Anslan, S., Kang, W., Dulias, K., Wünnemann, B., Echeverría-Galindo, P., Börner, N., et al. (2022). Compatibility of diatom Valve Records with sedimentary ancient DNA amplicon data: a case study in a brackish, alkaline Tibetan lake. Frontiers in Earth Science, 10: 824656. doi:10.3389/feart.2022.824656.


Cite as: https://hdl.handle.net/21.11116/0000-000B-378F-7
Abstract
Lake sediments represent valuable and widely used archives for tracking environmental and biotic changes over time. Past aquatic communities are traditionally studied via morphological identification of the remains of organisms. However, molecular identification tools, such as DNA metabarcoding, have revolutionized the field of biomonitoring by enabling high-throughput and fast identification of organisms from environmental samples (e.g., sediments and soil). Sedimentary ancient DNA (sedaDNA) metabarcoding, an approach to track the biodiversity of target organisms from sediment cores, spanning thousands of years, has been successfully applied in many studies. However, researchers seldom explore how well the signals from sedaDNA data correlate with the fossil records of target organisms. This information is essential to infer past environmental conditions and community changes of bioindicators when the increasingly popular molecular identification method, metabarcoding, is desired instead of a morphological identification approach. In this study, we explore the correlations of diatom valve records across the last ∼940 years with the diatom sedaDNA metabarcoding data from the same sediment core from lake Nam Co (Tibetan Plateau). Overall, the results from valve vs. sedaDNA data revealed concordant diatom richness as well as community patterns. However, several mismatches in the diatom taxonomic composition existed between the data sets. In general, sedaDNA data harbored much higher diatom diversity, but due to the lack of reference sequences in public databases, many molecular units (amplicon sequence variants) remained unclassified to lower taxonomic levels. As our study lake, Nam Co, is characterized by brackish water and alkaline pH, some likely cases for the observed taxonomic composition mismatches may be due to a valve dissolution issue.
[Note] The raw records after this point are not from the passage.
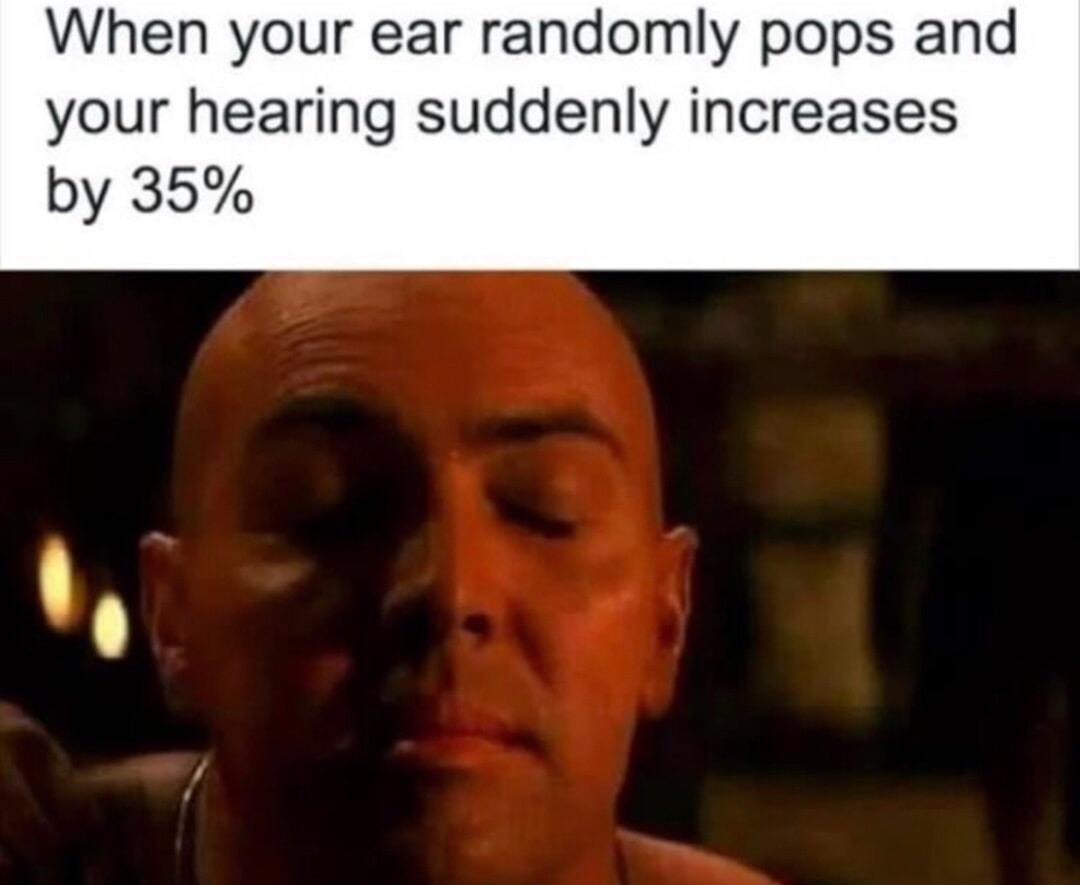 When your ear randomly pops and your hearing suddenly increases by 35%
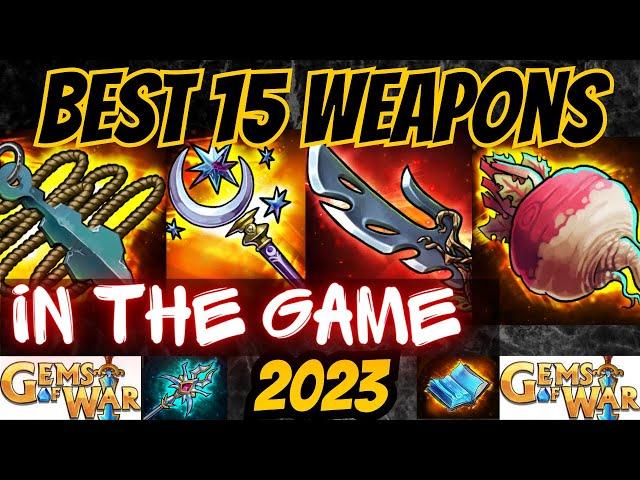 Gems of War BEST 15 WEAPONS in the GAME and How to get them 2023 | Top 15 Weapons in Gems of War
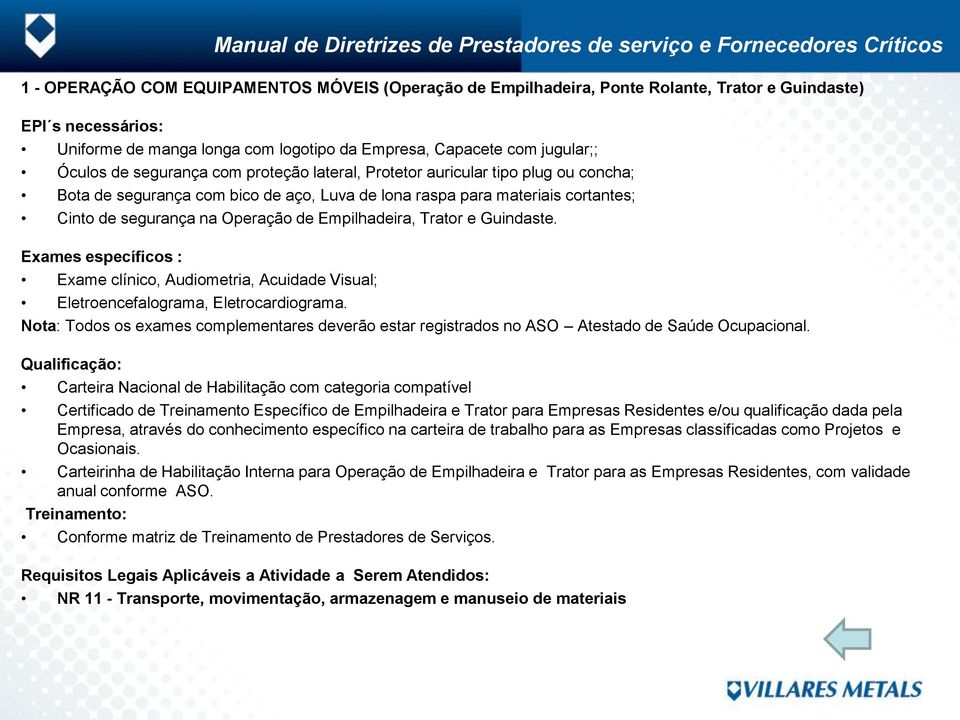 Trator e Guindaste. Exames específicos : Exame clínico, Audiometria, Acuidade Visual; Eletroencefalograma, Eletrocardiograma.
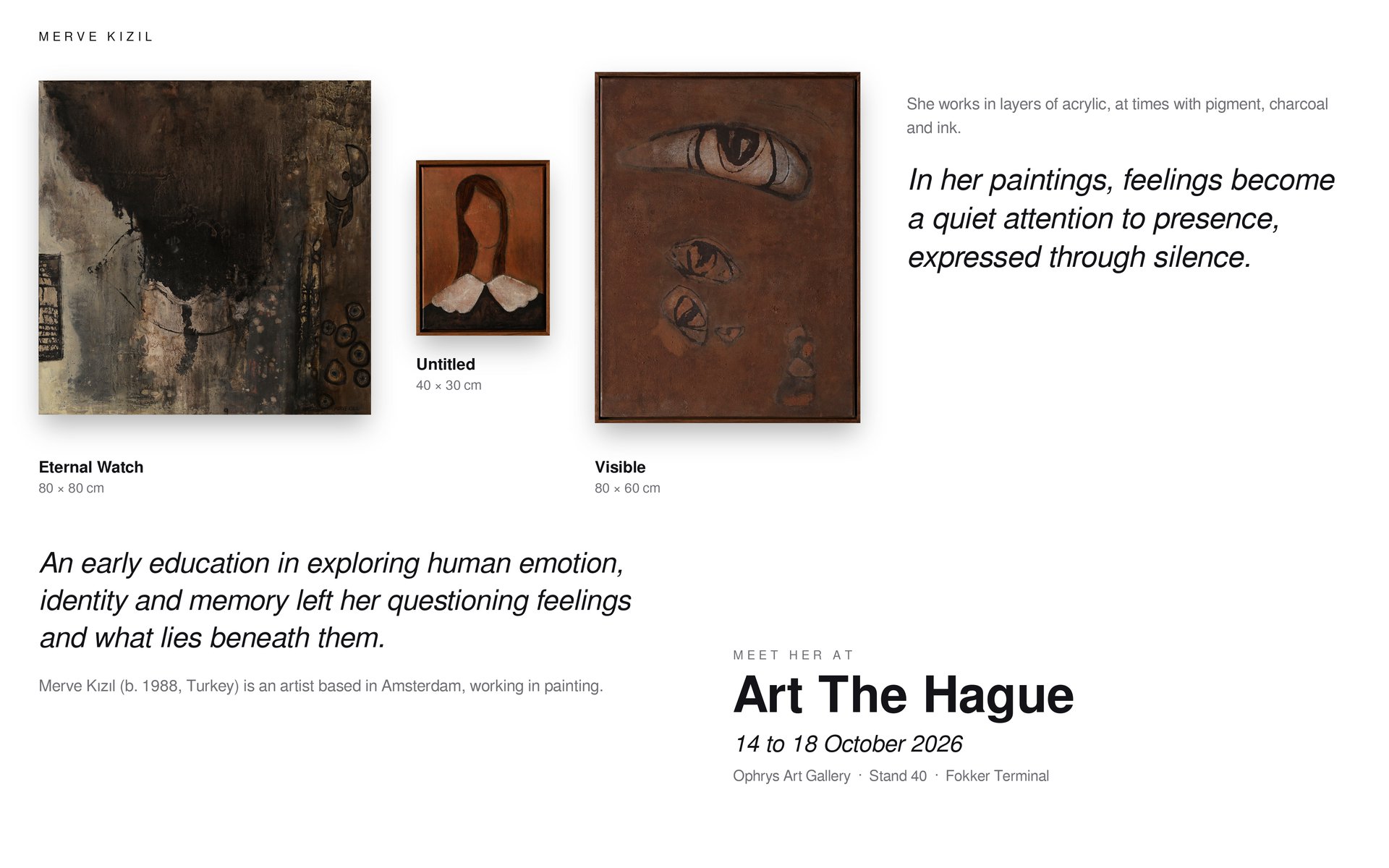 Merve Kızıl at Art The Hague 2026 — presentation with works Eternal Watch, Untitled and Visible, Ophrys Art Gallery, Stand 40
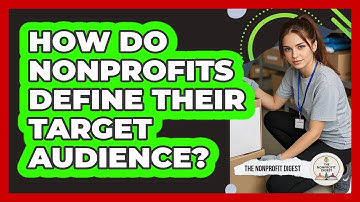 How Do Nonprofits Define Their Target Audience? - The Nonprofit Digest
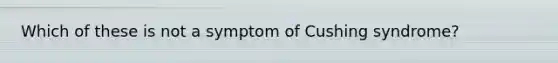 Which of these is not a symptom of Cushing syndrome?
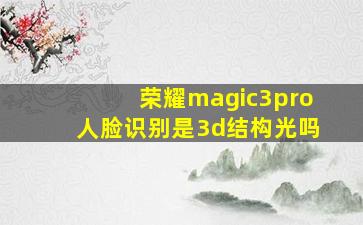 荣耀magic3pro人脸识别是3d结构光吗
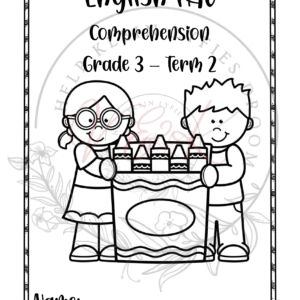 Grade 3 Comprehensions Term 2 2025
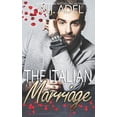 thumbnail image 1 of Forbidden Cruel Italians The Italian Marriage: Billionaire Mafia Arranged Marriage Standalone, Book 1, (Paperback), 1 of 1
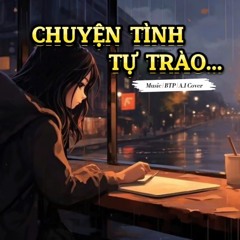 CHUYỆN TÌNH TỰ TRÀO - BẠC TIỂU PHỤNG ( A.I COVER )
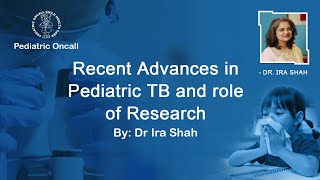 Recent advances in Pediatric TB and role of Research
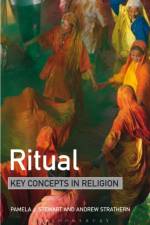 Ritual: Key Concepts in Religion af Professor Pamela J. (University of Pittsburgh Stewart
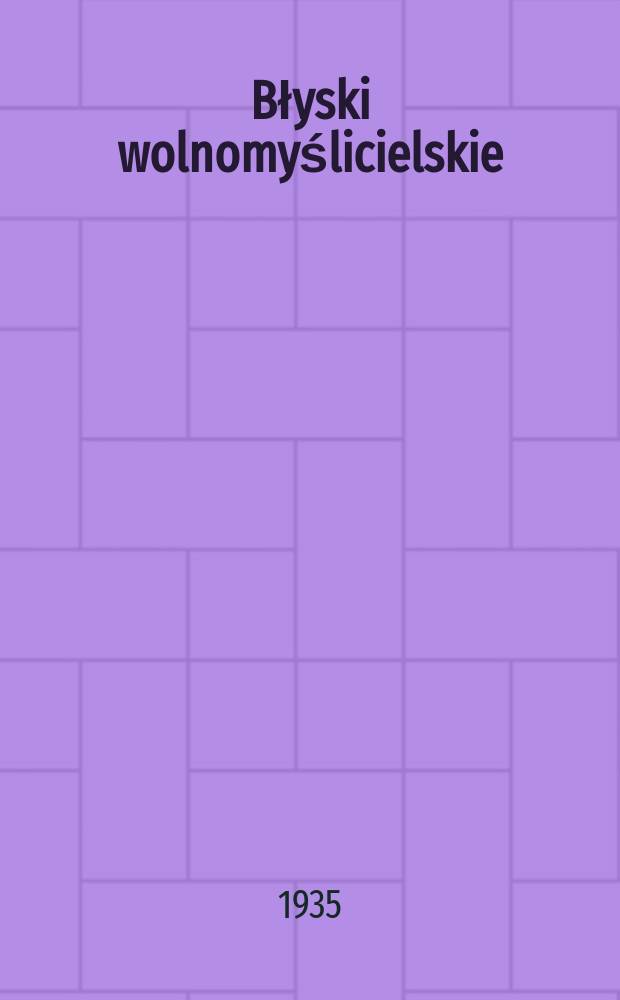 Błyski wolnomyślicielskie : miesięcznik bezpłatny dodatek do "Wolnomyśliciela polskiego". R. 3 1935, № 3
Nevertheless, significant drivers for the diatom richness and community structure largely corresponded between data sets. Both valve and sedaDNA data demonstrated similar breakpoints for historical diatom community shifts. A particularly strong shift in the diatom community structure occurred after ∼1950 CE, which may be associated with abrupt environmental changes on the Tibetan Plateau. Altogether, our study indicates that environmentally driven signals reflected by the diatom communities are successfully recovered via microfossil as well as molecular identification methods.